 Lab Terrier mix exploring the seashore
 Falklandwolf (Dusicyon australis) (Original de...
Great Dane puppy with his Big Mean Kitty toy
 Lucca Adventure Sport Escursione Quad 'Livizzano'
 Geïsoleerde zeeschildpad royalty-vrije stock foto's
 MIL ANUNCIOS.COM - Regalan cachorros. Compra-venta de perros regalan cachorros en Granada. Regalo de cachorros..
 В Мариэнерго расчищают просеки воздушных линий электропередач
...
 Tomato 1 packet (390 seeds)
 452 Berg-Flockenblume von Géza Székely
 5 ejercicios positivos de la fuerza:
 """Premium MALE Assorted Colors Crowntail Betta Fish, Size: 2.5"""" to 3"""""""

**What is needed**
Copy verbatim, from the listing above, each line from the one containing "Lab Terrier mix exploring the seashore" down to the one containing "В Мариэнерго расчищают", inclusive.

**Task result**
 Lab Terrier mix exploring the seashore
 Falklandwolf (Dusicyon australis) (Original de...
Great Dane puppy with his Big Mean Kitty toy
 Lucca Adventure Sport Escursione Quad 'Livizzano'
 Geïsoleerde zeeschildpad royalty-vrije stock foto's
 MIL ANUNCIOS.COM - Regalan cachorros. Compra-venta de perros regalan cachorros en Granada. Regalo de cachorros..
 В Мариэнерго расчищают просеки воздушных линий электропередач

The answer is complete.